Liberale wollen grundsätzlich verhindern, dass sich der Staat zu sehr in die öffentliche Meinungsbildung einmischt: Dies verzerre den politischen Wettbewerb, spalte die Gesellschaft und schwäche die Demokratie, statt sie zu stärken. Der Staat solle sich darauf konzentrieren, geltendes Recht durchzusetzen, nicht über politische Einstellungen wachen oder das Volk umerziehen.
Linke Meldeportale machen manchen Angst
Besondere Ängste und Fantasien haben bei den Gegnern des Gesetzes Portale ausgelöst, bei denen «antifeministisches» oder überhaupt «diskriminierendes» Verhalten gemeldet werden kann – ausdrücklich auch Verhalten «unterhalb der Strafbarkeitsgrenze». Diese «Petzportale», so die Kritik, seien nicht weniger als «staatlich finanzierte Pranger», die «Denunziantentum» und «Blockwartmentalität» förderten. Hier würden mit staatlicher Lizenz unbescholtene Bürger geächtet und die Meinungsfreiheit verletzt.

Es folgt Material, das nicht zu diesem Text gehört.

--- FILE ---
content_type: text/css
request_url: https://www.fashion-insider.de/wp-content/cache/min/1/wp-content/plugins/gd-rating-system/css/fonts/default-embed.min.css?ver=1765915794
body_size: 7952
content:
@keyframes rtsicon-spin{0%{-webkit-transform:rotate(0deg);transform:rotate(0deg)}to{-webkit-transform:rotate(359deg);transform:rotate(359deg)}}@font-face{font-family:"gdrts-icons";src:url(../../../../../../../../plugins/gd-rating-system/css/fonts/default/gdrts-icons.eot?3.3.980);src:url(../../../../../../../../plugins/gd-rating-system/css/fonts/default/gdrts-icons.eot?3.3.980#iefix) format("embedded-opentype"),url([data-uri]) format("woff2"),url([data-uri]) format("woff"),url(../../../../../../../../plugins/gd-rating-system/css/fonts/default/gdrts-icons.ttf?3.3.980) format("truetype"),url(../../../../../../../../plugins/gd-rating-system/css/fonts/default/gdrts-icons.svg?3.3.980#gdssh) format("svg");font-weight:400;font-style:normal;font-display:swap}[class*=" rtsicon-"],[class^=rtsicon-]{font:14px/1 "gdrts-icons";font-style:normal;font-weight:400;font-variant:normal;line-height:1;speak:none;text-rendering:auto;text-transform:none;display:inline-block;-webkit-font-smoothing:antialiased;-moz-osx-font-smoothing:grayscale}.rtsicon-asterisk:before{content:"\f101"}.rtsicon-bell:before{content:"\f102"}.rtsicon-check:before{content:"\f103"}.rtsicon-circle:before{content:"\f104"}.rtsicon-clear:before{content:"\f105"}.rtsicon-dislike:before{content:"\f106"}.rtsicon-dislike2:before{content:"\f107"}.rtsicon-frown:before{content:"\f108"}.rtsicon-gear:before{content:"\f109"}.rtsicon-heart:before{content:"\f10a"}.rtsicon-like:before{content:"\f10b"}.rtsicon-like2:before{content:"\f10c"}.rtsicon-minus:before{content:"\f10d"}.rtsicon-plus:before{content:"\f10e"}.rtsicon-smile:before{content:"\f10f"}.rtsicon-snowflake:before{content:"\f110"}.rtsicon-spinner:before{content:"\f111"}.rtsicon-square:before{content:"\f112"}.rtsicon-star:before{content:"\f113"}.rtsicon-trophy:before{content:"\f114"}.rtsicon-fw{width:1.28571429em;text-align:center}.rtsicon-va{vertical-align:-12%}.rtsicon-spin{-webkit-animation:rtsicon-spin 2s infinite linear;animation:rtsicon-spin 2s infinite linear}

Wer sich die Portale ansieht – das der Amadeu-Antonio-Stiftung etwa oder die «Berliner Register» –, stellt fest, dass die Vorwürfe überzogen bis absurd sind. In keinem Fall werden auf ihnen Fehlbare mit Namen an den Pranger gestellt, vielmehr werden in anonymisierter Form Vorfälle gesammelt, um ein Lagebild erlebter Diskriminierung zu erstellen, wie es die Polizei nicht haben kann. Die Erfahrung mit Hetze in den sozialen Medien belegt, dass auch nicht strafbares Verhalten das Zusammenleben nachhaltig vergiften kann. Schliesslich: Die Portale richten sich nicht gegen Täter, sondern an Opfer – deren Berichte sie sammeln, die beraten oder zur Betreuung weitervermittelt werden.
Die Gegner des Gesetzes ficht solche Erkenntnis nicht an. Sie haben mit Absicht einen Popanz erschaffen, an dem sie sich nun mit maximalem politischem Aufwand abarbeiten. Man könnte ob des Kampfeifers glatt vergessen, dass dessen Dringlichkeit eher gering ist: Das Gesetz, das im Bundestag seit einem Jahr vor sich hinruht, ist politisch tot, solange die FDP nicht ihre Meinung wechselt – was sehr unwahrscheinlich ist.
Das Gesetz, das die Demokratie fördern soll, wird also erst mal nicht Gesetz werden. Damit ist aber wohl weder viel verloren noch gewonnen. Weder sollten seine Befürworter so tun, als ob die Demokratie ohne es nun quasi wehrlos dastünde, noch seine Gegner, als ob sie die freie Gesellschaft gerade gegen einen übergriffigen Staat gerettet hätten.
In der Sache ändert sich ohnehin erst mal nichts: Ministerin Paus hat bereits angekündigt, dass auch in diesem und im nächsten Jahr jeweils 180 Millionen für diese Zwecke zur Verfügung stünden. Und die Laufzeiten der Verträge könne man auch ohne Gesetz verlängern.